As Tax Day approaches, millions of people are using tax software, such as TurboTax, to prepare their tax returns. But what if you make a legal error on your tax return as a result of the tax preparation software? Under current law, the legal liability for the error is directly on you - the taxpayer.
In her new work, Susan Morse proposes to fundamentally change the way regulatory law is enforced. She proposes government-to-robot enforcement. Specifically, Morse argues that an automated law system, which is any machine that produces a legal determination, should be held directly liable for compliance errors made by its users. Therefore, if you use TurboTax to prepare your taxes and you correctly input your facts, but the system produces a return that understates your tax liability, you would not be directly liable for this error. Instead, if the error is discovered, the IRS would pursue enforcement against and impose liabilities directly on TurboTax.
There are several key elements to Morse’s argument. First, the current system creates a problem of negative externalities. It is often the innocent public, rather than the regulated party, who bears the burden of undetected errors. Thus, as Morse concludes, “the development of automated, centralized law systems presents the perfect opportunity to force regulated parties to internalize such negative externalities.” To further ensure that costs and benefits are correctly allocated, Morse persuasively argues that imposing strict liability in this context is both necessary and appropriate. By imposing direct and strict liability on the automated law systems, this cost will flow to the regulated users as the systems increase their prices to account for this additional liability and ensure that it is the regulated users rather than innocent third parties that bear the cost of noncompliance. It may also promote market differentiation as users can choose between different automated law systems based on their risk-tolerance.
Second, under-detection and under-enforcement are major vulnerabilities of the current system, which prevents legal compliance from functioning effectively. Implementing government-to-robot enforcement could help address these problems by targeting the automated law systems, rather than the much larger pool of regulated users. Morse also suggests the use of a damages multiplier to further address the problem of under-enforcement, as well as improve the internalization of negative externalities.
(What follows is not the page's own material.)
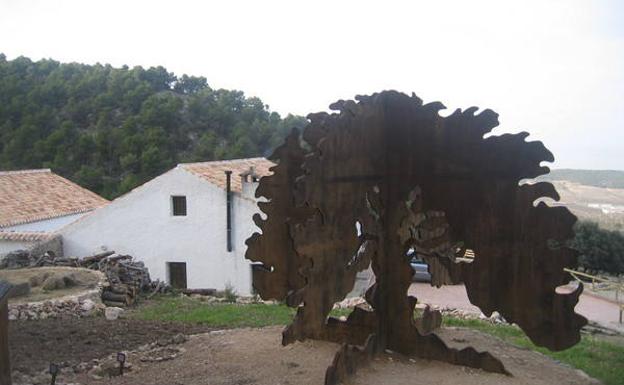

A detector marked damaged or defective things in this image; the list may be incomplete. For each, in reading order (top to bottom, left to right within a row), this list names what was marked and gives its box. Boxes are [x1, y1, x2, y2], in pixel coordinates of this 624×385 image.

Finally, the work concludes by recognizing that a government-to-robot enforcement system is not without its shortcomings. For instance, a serious concern with this type of system is that the makers of automated law systems may persuade the government to create guidance that favors their users. This “capture” of government is undesirable in that it gives too much power to influential interest groups to sway the direction of the law. Similarly, another significant concern is reverse capture, or the risk that the automated law system will only implement conservative, government views into the system. Other disadvantages include the decline of individual disputes with the government and, as with any new system, the creation of some winners and some losers.
In sum, this work makes an important and valuable contribution to the scholarship on compliance and enforcement methods and should be of interest to both tax scholars and the legal community more broadly. As we move further into the new automation era, these new technologies raise novel issues but also provide us with a unique opportunity to revise our current approach to legal and regulatory issues. Although work remains to be done to address some of the concerns raised by a system that imposes direct liability on automated law systems, Morse’s thought-provoking article encourages a serious consideration of the merits of government-to-robot enforcement.